* _TEXTE PRÉSENTÉ_
# # # #
Réalisé par les cinéastes suisses allemands Karin Bucher et Thomas Karrer (qui avait signé Secret et guérisseurs – entre croyances et connaissance en 2020), le documentaire intitulé Le Corbusier à Chandigarh : la force de l’utopie (en anglais avec le sous-titrage en français et en allemand), livre un voyage passionnant dans l’étonnante ville que Le Corbusier a construite dans l’État du Pendjab, en Inde et raconte l’expérience utopique de Chandigarh.

Le Corbusier à Chandigarh : la force de l’utopie de Karin Bucher et Thomas Karrer
Image courtoisie cineworx

Le film s’ouvre sur une vue aérienne qui illustre toute l’invention novatrice des créations de l’architecte suisse naturalisé français qui clamait aux personnes qui s’étonnaient de ses dessins et de son urbanisme :« L’utopie est la réalité de demain. ». Puis la vue aérienne de la séquence d’ouverture s’élargit sur le rond initial au centre de l’écran et l’on découvre alors un rond-point où l’absence de voitures surprend et apaise. Au fil des séquences, les vues aériennes révèlent l’ingéniosité, tellement audacieuse et tellement novatrice, des structures, la modernité des bâtiments, le soin apporté aux espaces. Puis la caméra de Karin Bucher et de Thomas Karrer se fige un instant sur un immense panneau qui surplombe une gigantesque allée à l’entrée de la ville : «Welcome to Chandigarh – The city beautiful» («Bienvenue à Chandigarh – La ville magnifique»). C’est avec cette citation que la ville imaginée, dessinée et construite par Le Corbusier accueille les automobilistes au pied des contreforts de l’Himalaya, à deux-cent-cinquante kilomètres au nord de New Delhi. De toutes les villes que le Corbusier aura dessinées, Chandigarh sera la seule à sortir de terre et l’aura occupé jusqu’à sa mort !
# # # #
* _DONNÉES FOURNIES_
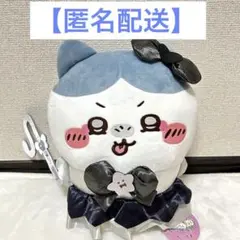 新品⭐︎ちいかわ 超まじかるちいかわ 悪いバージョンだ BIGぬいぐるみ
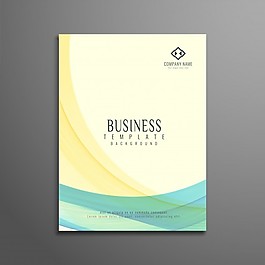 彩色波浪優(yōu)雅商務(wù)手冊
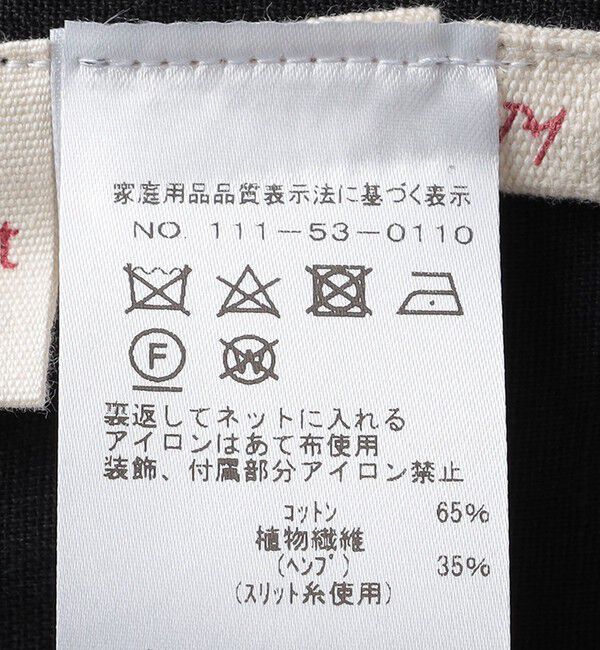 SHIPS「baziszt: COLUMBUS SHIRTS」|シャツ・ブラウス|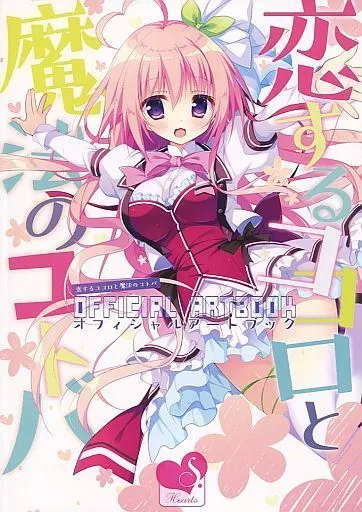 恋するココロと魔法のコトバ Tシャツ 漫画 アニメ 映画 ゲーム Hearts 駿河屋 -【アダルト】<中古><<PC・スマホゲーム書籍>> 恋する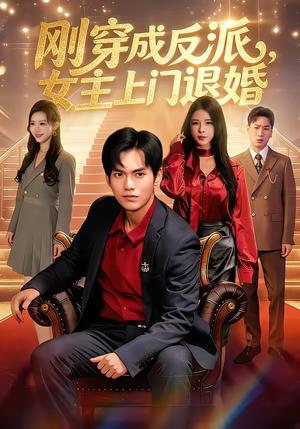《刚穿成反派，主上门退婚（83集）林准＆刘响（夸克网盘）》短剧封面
# # # #
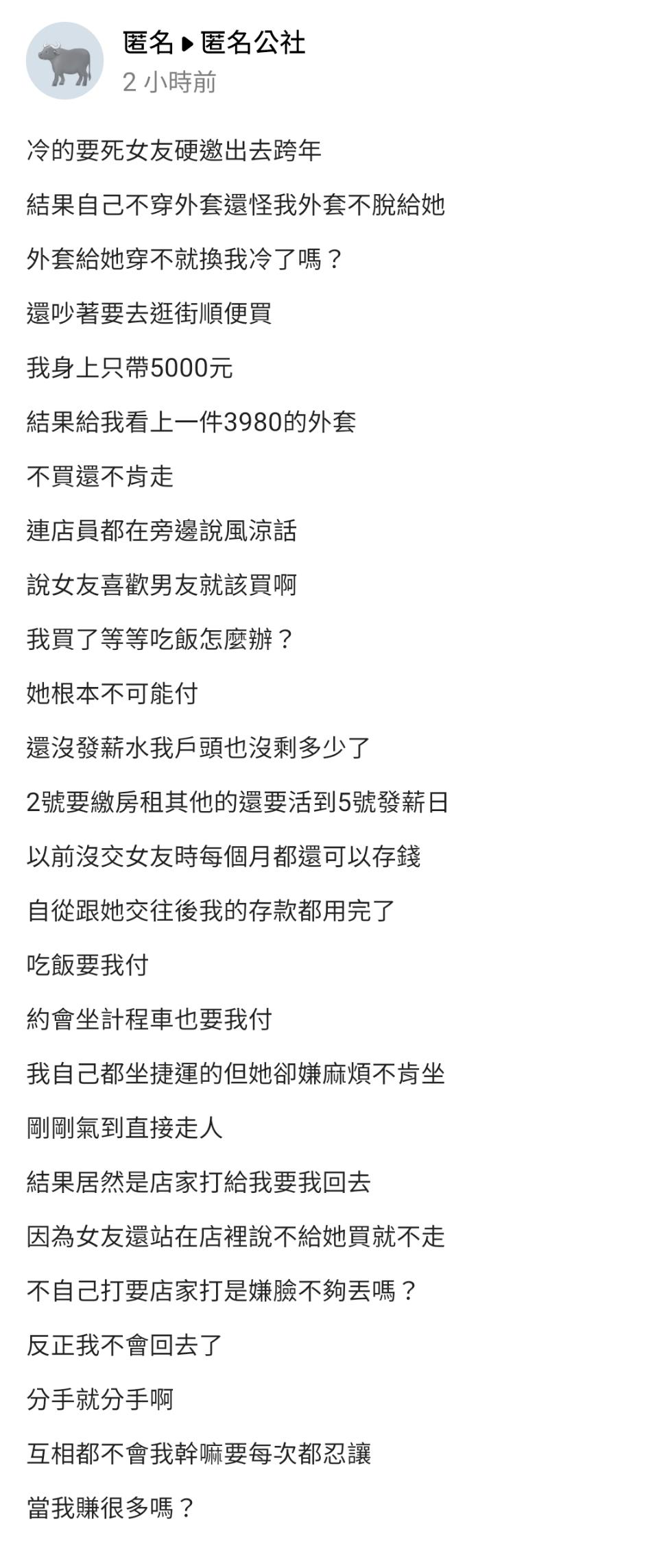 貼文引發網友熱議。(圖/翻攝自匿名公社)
# # # #
* _EXPLORER LE CONTENU_
a - Relevez toutes les personnes nommées dans le texte sur Chandigarh.
b - Reproduisez le passage du texte sur Chandigarh qui commence par «Réalisé par les» et se poursuit jusqu'à «utopique de Chandigarh.».
Les entrées ci-dessus n'interviennent pas dans cet exercice.

* _RÉSULTATS OBTENUS_
a - Karin Bucher, Thomas Karrer, Le Corbusier

b -
Réalisé par les cinéastes suisses allemands Karin Bucher et Thomas Karrer (qui avait signé Secret et guérisseurs – entre croyances et connaissance en 2020), le documentaire intitulé Le Corbusier à Chandigarh : la force de l’utopie (en anglais avec le sous-titrage en français et en allemand), livre un voyage passionnant dans l’étonnante ville que Le Corbusier a construite dans l’État du Pendjab, en Inde et raconte l’expérience utopique de Chandigarh.